> _Job A_
Answer these three questions about the forum thread on Berwald's Symphony no 3, marking each answer (i), (ii), or (iii):
(i) Who conducted the Vienna Philharmonic performance that Judith's Twitter friend downloaded?
(ii) Whose Gothenburg set does Merl call a tough one to beat?
(iii) What problem with the Blomstedt and SFSO discs spoils Merl's enjoyment?
> _Job B_
List every distinct username that heads a post in the forum thread on Berwald's Symphony no 3.
> _Job C_
Extend the forum thread on Berwald's Symphony no 3 from the point where it stops.

# Berwald Symphony no 3



## Judith (Nov 11, 2015)

Ashamed to say not come across this composer before. My Twitter friend from Vienna Philharmonic download a radio link of their performance of this symphony conducted by Herbert Blomstedt and was very impressed. 
Easy on the ear and not challenging. Needless to say, ordered his symphony set


----------



## joen_cph (Jan 17, 2010)

There´s a lot of rhapsodic freshness to many of his works, giving them a less conventional, interesting quality.


----------



## Merl (Jul 28, 2016)

I like Berwald's symphonies. Jarvi's Gothenburg set is still a tough one to beat. i like Blomstedt and the SFSO but the sound is very quiet on my discs and ruins my enjoyment of these decent works.


----------



## JAS (Mar 6, 2013)

Merl said:


> I like Berwald's symphonies. Jarvi's Gothenburg set is still a tough one to beat. i like Blomstedt and the SFSO but the sound is very quiet on my discs and ruins my enjoyment of these decent works.


Assuming that we are talking about Franz Berwald, the Jarvi set is the one I have too.


----------



## Judith (Nov 11, 2015)

JAS said:


> Assuming that we are talking about Franz Berwald, the Jarvi set is the one I have too.


Same as the one I have ordered


----------



## cougarjuno (Jul 1, 2012)

> _Information given_
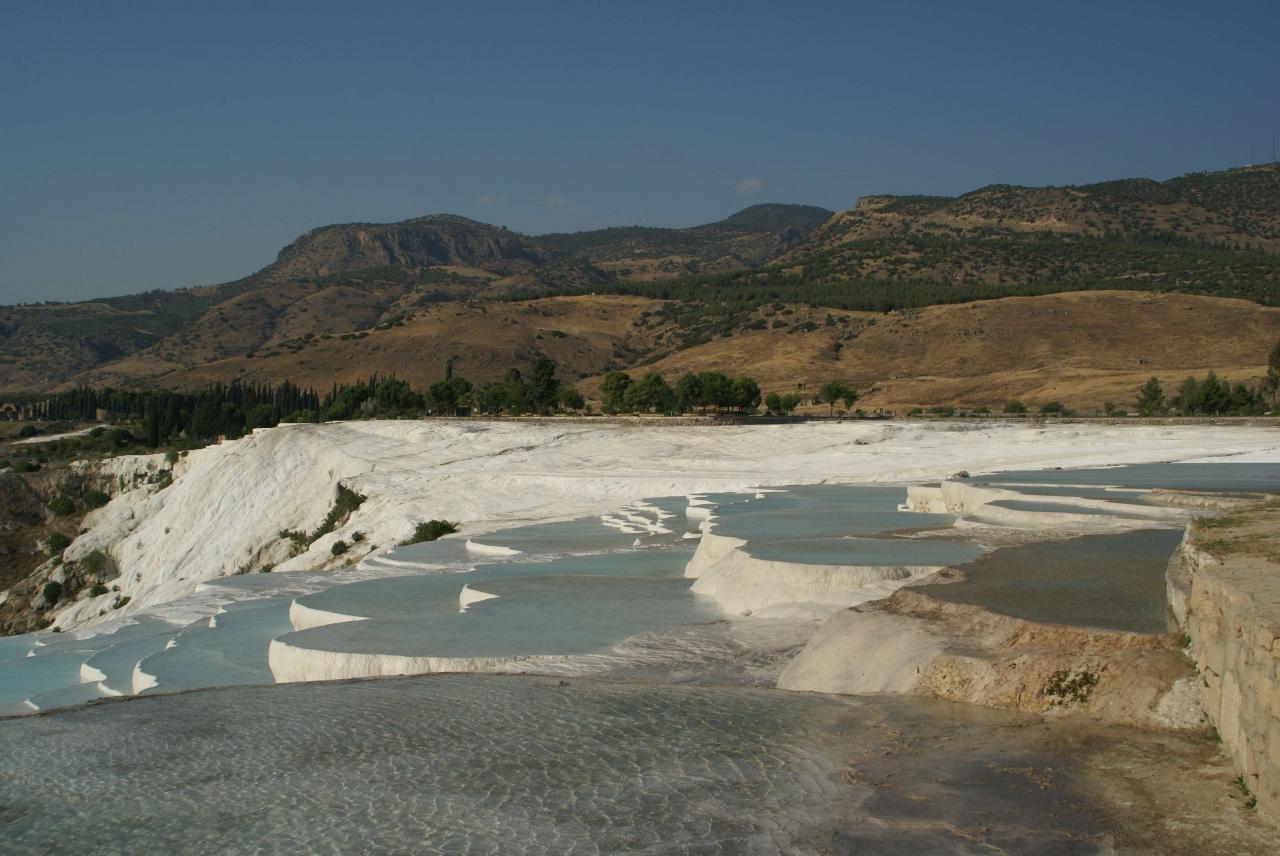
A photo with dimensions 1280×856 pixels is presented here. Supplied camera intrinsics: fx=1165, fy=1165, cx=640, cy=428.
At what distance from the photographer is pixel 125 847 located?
8.09m

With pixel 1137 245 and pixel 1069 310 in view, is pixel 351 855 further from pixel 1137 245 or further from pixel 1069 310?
pixel 1137 245

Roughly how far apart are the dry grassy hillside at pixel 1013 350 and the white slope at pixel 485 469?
23.0 m

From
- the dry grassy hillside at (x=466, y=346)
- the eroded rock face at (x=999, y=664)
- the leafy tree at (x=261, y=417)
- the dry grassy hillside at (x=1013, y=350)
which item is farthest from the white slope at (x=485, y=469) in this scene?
the dry grassy hillside at (x=466, y=346)

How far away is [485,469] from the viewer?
136 feet

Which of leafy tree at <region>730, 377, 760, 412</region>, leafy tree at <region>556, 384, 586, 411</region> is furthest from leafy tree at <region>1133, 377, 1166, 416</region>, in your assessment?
leafy tree at <region>556, 384, 586, 411</region>

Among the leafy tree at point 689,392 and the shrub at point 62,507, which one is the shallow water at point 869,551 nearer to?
the leafy tree at point 689,392

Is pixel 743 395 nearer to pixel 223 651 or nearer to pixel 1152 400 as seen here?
pixel 1152 400

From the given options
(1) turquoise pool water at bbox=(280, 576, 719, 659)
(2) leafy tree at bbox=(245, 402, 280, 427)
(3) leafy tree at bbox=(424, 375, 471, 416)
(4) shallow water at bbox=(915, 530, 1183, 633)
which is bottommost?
(1) turquoise pool water at bbox=(280, 576, 719, 659)

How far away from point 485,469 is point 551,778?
32846mm

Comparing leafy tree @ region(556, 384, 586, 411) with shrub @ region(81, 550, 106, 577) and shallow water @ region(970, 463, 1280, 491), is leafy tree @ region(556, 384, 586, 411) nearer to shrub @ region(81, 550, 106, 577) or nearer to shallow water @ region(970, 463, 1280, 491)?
shrub @ region(81, 550, 106, 577)

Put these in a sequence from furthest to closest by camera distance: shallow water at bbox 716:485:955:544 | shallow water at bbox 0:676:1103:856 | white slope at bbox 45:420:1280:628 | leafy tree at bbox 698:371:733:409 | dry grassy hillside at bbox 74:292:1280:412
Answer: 1. dry grassy hillside at bbox 74:292:1280:412
2. leafy tree at bbox 698:371:733:409
3. white slope at bbox 45:420:1280:628
4. shallow water at bbox 716:485:955:544
5. shallow water at bbox 0:676:1103:856

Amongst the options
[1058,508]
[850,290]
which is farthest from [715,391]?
[850,290]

> _Answer A_
(i) Herbert Blomstedt
(ii) Jarvi's
(iii) The sound is very quiet on Merl's discs.

> _Answer B_
Judith, joen_cph, Merl, JAS, cougarjuno

> _Answer C_
I have the Jarvi set, but also a disc with Blomstedt and SFSO for #1 and #4. Yes, the Jarvi is simply a fine recording. Berwald wrote much fine music including some delightful chamber music. There are also two fine concertos one for violin and one for piano that is on a nice three disc set with the Royal Philharmonic on EMI which includes the four symphonies and some rare overtures. If you can find an inexpensive set somewhere it's definitely worth it.


----------



## KenOC (Mar 7, 2011)

I have the Jarvi, Dausgaard, and Kamu Berwald cycles. All are good. On another site, there was a lot of enthusiasm around the Sixten Ehrling performances, which I haven't heard.


----------



## SixFootScowl (Oct 17, 2011)

I have the Goodman set:


----------



## KenOC (Mar 7, 2011)

Here's a kind of oddball - Ivor Bolton with the Royal Philharmonic conducting Berwald's 3 and 4 (I can't see that he ever did the other two). I have this but have never listened to it. Must remedy!


----------



## CnC Bartok (Jun 5, 2017)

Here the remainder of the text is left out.